# Task goal:
In the material below, find the line containing "Paul Tracy of" and the line containing "Iranian women shop". Output those two lines and all lines between them exactly, without pictures.

# Data for processing:
====

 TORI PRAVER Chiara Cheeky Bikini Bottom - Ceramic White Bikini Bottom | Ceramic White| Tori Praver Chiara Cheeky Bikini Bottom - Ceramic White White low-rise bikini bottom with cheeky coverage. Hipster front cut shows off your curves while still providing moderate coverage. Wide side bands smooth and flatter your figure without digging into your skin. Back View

====

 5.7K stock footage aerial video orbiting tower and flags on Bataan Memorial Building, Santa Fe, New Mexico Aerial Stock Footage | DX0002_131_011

====

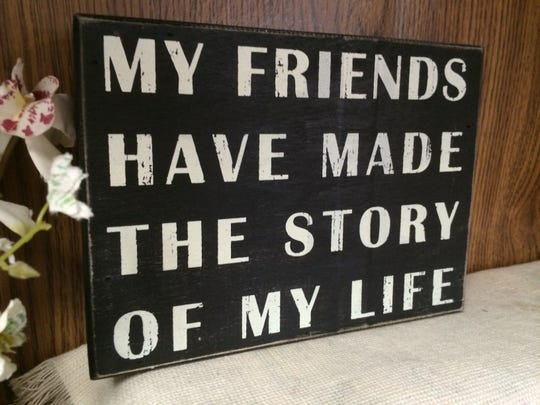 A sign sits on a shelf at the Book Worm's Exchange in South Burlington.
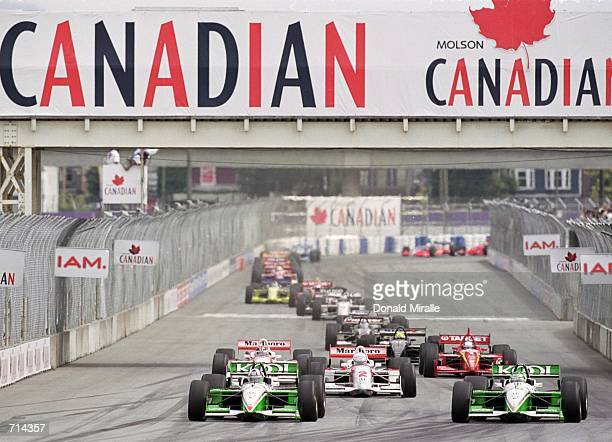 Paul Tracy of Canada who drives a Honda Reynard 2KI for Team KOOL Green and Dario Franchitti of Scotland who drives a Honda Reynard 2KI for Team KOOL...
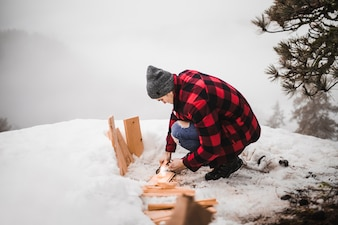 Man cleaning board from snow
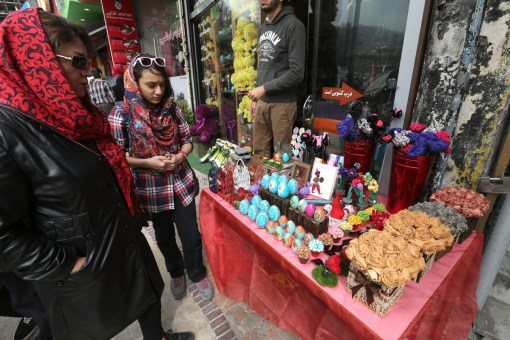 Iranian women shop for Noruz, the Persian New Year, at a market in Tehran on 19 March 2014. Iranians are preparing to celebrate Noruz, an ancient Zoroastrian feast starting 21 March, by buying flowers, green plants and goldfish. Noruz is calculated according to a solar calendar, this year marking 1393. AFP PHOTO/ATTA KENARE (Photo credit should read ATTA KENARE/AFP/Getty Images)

====

# Exercise solution:
 Paul Tracy of Canada who drives a Honda Reynard 2KI for Team KOOL Green and Dario Franchitti of Scotland who drives a Honda Reynard 2KI for Team KOOL...
 Man cleaning board from snow
 Iranian women shop for Noruz, the Persian New Year, at a market in Tehran on 19 March 2014. Iranians are preparing to celebrate Noruz, an ancient Zoroastrian feast starting 21 March, by buying flowers, green plants and goldfish. Noruz is calculated according to a solar calendar, this year marking 1393. AFP PHOTO/ATTA KENARE (Photo credit should read ATTA KENARE/AFP/Getty Images)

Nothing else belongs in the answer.